Он выбросил свои мысли из времени, в котором находился. Когда следующая грозная волна понеслась к нему в ночи, он шагнул из нынешнего момента в новый – близ горящей школы. Люди бежали по улицам к главным воротам города – стражи, вооруженные имрисцы, торговцы, купцы и рыбаки, державшие мечи с гордой и неуклюжей решимостью. Дети стояли возле развалин школы, поглощенные игрой света, и лица их становились то алыми, то золотыми, то пурпурными. Тут стена позади них закачалась и выбросила в сторону завороженных зрителей дугу из раскаленных камней. Дети, визжа, рассеялись. Моргон собрал все свои воспоминания о природе вражеской мощи и вложил в ответный удар силу, какую прежде никогда не использовал. Он позволил ей вырасти, поглотив все его мысли и внутренние порывы, пока она не хлестнула из него, высоко и угрожающе гудя. С сиянием и треском она ударила по стене, за которой скрывался источник вражьей силы, и прошила ее насквозь, но не вызвала взрыва, а явилась вновь, летя к Моргону с той же безжалостной свирепостью. Он с недоверием раскрыл глаза – лишь на долю секунды, затем раскрыл свой разум, чтобы опять поглотить эту страшную волну волшебной силы. И она снова разорвалась во тьме внутри него. Не успел он и моргнуть, как за ней последовал сноп огня и света, сотрясший самое дно его беззащитного разума. Моргона плашмя бросило на булыжники, ослепленного, хватающего ртом воздух, и тут же на него накатила новая волна. Он позволил своему сознанию отлететь прочь, просочиться в расселины меж камнями и дальше – в безмолвную темную землю. Обломок камня близ него разорвался на куски, ему задело щеку, но он ничего не чувствовал.

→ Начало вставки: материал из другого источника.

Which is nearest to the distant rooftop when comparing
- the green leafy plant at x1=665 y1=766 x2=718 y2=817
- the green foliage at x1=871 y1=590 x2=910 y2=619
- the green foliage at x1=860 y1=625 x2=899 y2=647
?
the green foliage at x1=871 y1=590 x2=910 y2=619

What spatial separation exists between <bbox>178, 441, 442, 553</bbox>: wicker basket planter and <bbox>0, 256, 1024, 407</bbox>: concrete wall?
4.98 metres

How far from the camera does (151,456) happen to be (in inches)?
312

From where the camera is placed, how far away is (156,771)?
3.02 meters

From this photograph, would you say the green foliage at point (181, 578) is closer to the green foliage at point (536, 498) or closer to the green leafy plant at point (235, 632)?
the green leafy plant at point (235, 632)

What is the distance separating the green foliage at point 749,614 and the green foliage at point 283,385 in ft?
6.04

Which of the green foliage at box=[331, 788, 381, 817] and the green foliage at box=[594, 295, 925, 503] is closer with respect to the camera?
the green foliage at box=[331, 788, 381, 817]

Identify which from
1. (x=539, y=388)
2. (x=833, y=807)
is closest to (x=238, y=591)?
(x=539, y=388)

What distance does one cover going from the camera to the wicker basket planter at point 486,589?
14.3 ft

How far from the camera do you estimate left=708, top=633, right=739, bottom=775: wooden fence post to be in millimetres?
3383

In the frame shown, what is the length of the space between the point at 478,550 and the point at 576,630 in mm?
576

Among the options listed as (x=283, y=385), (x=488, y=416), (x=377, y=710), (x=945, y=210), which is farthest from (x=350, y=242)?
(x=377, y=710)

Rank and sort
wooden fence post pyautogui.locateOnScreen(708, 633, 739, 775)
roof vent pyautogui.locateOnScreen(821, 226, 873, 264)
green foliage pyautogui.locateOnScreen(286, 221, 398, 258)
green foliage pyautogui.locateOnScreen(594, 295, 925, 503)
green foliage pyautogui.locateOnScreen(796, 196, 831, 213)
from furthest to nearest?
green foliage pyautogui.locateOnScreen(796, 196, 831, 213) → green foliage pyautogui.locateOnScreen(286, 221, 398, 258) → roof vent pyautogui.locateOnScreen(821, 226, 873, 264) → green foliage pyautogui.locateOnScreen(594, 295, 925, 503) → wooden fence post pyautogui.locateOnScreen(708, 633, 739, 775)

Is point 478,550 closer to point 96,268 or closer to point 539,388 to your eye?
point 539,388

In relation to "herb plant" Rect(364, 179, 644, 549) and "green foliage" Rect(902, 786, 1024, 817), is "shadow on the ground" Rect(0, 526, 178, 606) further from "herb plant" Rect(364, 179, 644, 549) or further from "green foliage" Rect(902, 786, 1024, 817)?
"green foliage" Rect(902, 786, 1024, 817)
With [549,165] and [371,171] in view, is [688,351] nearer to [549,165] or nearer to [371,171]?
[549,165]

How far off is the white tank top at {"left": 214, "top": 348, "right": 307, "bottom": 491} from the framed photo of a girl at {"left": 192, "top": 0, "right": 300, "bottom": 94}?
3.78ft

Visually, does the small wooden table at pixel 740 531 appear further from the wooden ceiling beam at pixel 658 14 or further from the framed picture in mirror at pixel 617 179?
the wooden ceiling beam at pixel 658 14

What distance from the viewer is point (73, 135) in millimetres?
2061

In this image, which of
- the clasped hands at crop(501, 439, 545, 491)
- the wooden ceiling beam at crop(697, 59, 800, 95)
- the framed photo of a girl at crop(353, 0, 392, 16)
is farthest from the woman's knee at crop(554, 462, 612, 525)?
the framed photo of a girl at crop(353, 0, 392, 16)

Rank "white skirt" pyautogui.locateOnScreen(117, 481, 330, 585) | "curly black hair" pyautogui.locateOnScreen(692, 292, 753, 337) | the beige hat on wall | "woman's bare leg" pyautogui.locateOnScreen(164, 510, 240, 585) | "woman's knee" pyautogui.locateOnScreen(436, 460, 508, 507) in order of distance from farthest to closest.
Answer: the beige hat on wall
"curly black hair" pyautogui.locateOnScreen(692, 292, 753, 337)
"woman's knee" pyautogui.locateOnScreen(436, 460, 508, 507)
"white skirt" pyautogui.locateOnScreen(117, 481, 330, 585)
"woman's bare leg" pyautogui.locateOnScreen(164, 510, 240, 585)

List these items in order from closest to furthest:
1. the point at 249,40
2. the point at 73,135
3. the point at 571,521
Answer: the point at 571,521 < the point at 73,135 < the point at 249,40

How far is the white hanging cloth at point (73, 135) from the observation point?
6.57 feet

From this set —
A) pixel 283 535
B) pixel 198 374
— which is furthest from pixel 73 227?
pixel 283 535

Он стал черпать у немых, безглазых живых существ тишину, надеясь, что она укроет его. У кротов и дождевых червей, у полевых мышей и бледных корешков травы он взял нити, из которых соткал свой покой. Когда он наконец поднялся, мир вокруг него был темным, лишь там и сям кратко и беззвучно вспыхивали неведомые и непонятные огоньки. Слепое чутье дождевого червя побудило его скрыться в темноте. Мысленная маскировка защитила его по дороге к школе. Огонь разбудил древнюю мощь, все еще запертую в камнях; ослепительное холодное пламя ползло по разрушенным стенам, поедая то, что в них таилось. Моргон, по-прежнему вслушивавшийся в безъязыкий мир под ногами, не ощутил опасного прилива огня близ себя. Стена рассыпалась, когда он проходил мимо; камни, словно угли, рассеялись по его тени. Он ощутил лишь содрогание в глубине земли, как если бы там, у ее сердца, что-то сместилось. Тут неожиданно ласковое прикосновение к его уму вернуло его мысли из земли и позвало, подобно шепоту: “Следуй за мной”.

Разорвав прежнюю мысленную связь, он стоял, хлопая глазами, в вихре звуков и огня. Прикосновение стало настойчивее, и он понял, что зал, в который он сейчас вступил, рушится. Бежать было некуда. Он слился мыслью с раскаленными камнями, валившимися ему на голову, стал частью их потока, прорвался с ними сквозь пол и рухнул в дымящуюся тишину. Миг спустя он вернулся к своему облику и снова собрался с мыслями. И тогда увидел Нун, неуловимую в мерцающем воздухе и наблюдающую за ним.

Ничего не сказав, она исчезла, едва он увидел ее; сияющая чашечка ее трубки на миг задержалась в воздухе.

От битвы, бушевавшей в сердце школы, сотрясалась земля. Он стал осторожно пробираться к выходу. По сполохам света в разбитых окнах он понял, что главный бой идет там, где все начиналось: в огромном круглом зале, где все еще отдавалось эхом имя Основателя. Внезапно Моргон почувствовал по тому, как легко струилась из зала грозная мощь, что бой идет односторонний. Основатель играл с волшебниками, используя их как наживку – лишь для того, чтобы приманить Моргона. В следующий миг Моргон получил этому доказательство. Он почуял, что разум Основателя, качаясь на волнах огня, кого-то ищет. Он прикоснулся мимоходом к разуму Моргона: знакомое ощущение разверзшейся рядом гибельной бездны. Но он не попытался удержать Моргона, а отступил, и Моргон услышал вопль, от которого у него похолодела кровь.